Self-Evolving Capability of the Watcher (Figure 6): In an online learning scenario, the Watcher's DSR improved from ~90.0% to ~95.0% after processing 100 novel adversarial cases, demonstrating its ability to self-evolve by updating its monitoring skills and memory. Skill-based and plugin-based paradigms showed no improvement without manual intervention.
Qualitative Analysis: Multiple case studies demonstrate the operational effectiveness of each layer:
- Skill-based: Showed enforcement of system-level (blocking obfuscated Base64 code execution on Windows) and software-level (preventing credential transmission via Feishu) boundaries, as well as autonomous scheduled security scanning.
- Plugin-based: Demonstrated hardening that prevents credential leakage from file outputs, comprehensive threat detection reports with auto-fix recommendations, and behavioral scanning that identifies latent prompt injection attacks from logs.
- Watcher-based: Illustrated real-time intervention in three scenarios:
- Blocking execution of a dangerous decoded command (
ask_user). - Interrupting an agent attempting too many tool calls in one turn (
tool_loop_limit). - Stopping a run due to repeated upstream failures (permission errors).
- Blocking execution of a dangerous decoded command (
Theoretical and Practical Implications
- Paradigm Shift for Agent Security: The Watcher-based paradigm establishes a principle of regulatory independence, separating safety oversight from task execution. This resolves the fundamental safety-utility tradeoff and provides a generalizable building block for securing next-generation autonomous agent systems beyond OpenClaw.

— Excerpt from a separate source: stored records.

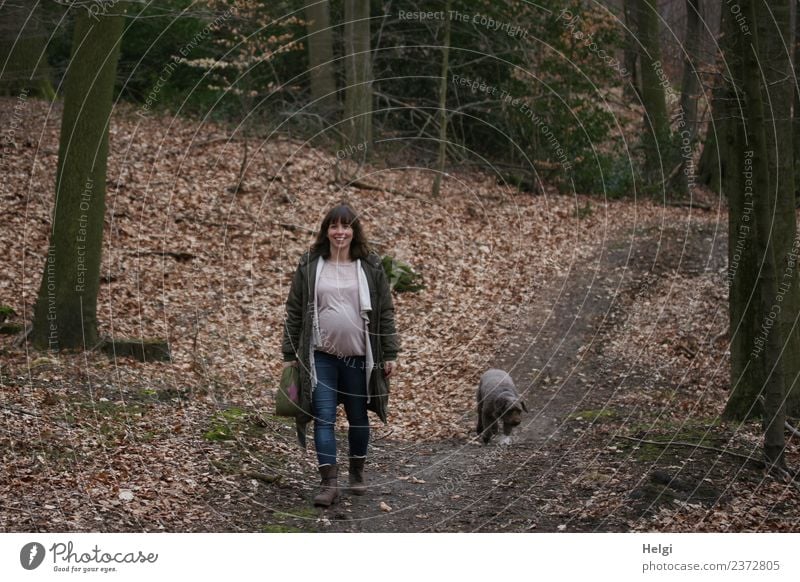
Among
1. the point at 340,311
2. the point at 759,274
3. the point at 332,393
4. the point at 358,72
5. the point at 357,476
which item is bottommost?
the point at 357,476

- Comprehensive Lifecycle Defense: ClawKeeper provides a unified framework that addresses security from static configuration and instruction context through to real-time runtime behavior and post-hoc auditing, closing critical gaps left by fragmented point defenses.
- Practical Deployment: The framework supports diverse real-world needs through local deployment (privacy-sensitive, personal use) and cloud deployment (enterprise, multi-agent supervision), and offers users the flexibility to select and combine protection layers based on their specific requirements for efficiency or security.

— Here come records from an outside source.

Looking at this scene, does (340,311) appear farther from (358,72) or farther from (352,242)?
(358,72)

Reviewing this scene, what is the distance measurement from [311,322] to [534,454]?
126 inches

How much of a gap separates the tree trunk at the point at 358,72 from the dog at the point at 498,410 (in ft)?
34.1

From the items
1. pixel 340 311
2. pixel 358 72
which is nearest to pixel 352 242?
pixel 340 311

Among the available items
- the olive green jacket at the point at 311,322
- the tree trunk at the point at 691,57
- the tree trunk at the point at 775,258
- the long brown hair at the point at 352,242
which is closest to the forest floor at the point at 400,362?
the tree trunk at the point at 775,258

- Foundation for Safe Agent Ecosystems: The authors posit that as agents become analogous to operating systems, ClawKeeper serves a role analogous to antivirus software within this new paradigm, providing an essential, adaptive safety layer.
Conclusion
ClawKeeper presents a unified, multi-layered security framework that effectively addresses the critical vulnerabilities and fragmented defense landscape of the OpenClaw ecosystem. By integrating skill-based, plugin-based, and the novel watcher-based protection, it delivers robust, full-lifecycle defense. Extensive evaluations confirm its superiority over existing approaches.
The independent Watcher agent emerges as the most robust and generalizable component, whose decoupled architecture offers key advantages: separation of concerns, resistance to manipulation, and self-evolution. This paradigm is readily transferable to other agent systems, establishing ClawKeeper as a general-purpose safety framework for the broader agentic AI ecosystem. The released open-source implementation provides actionable tools and insights for the community to advance the security of autonomous agents.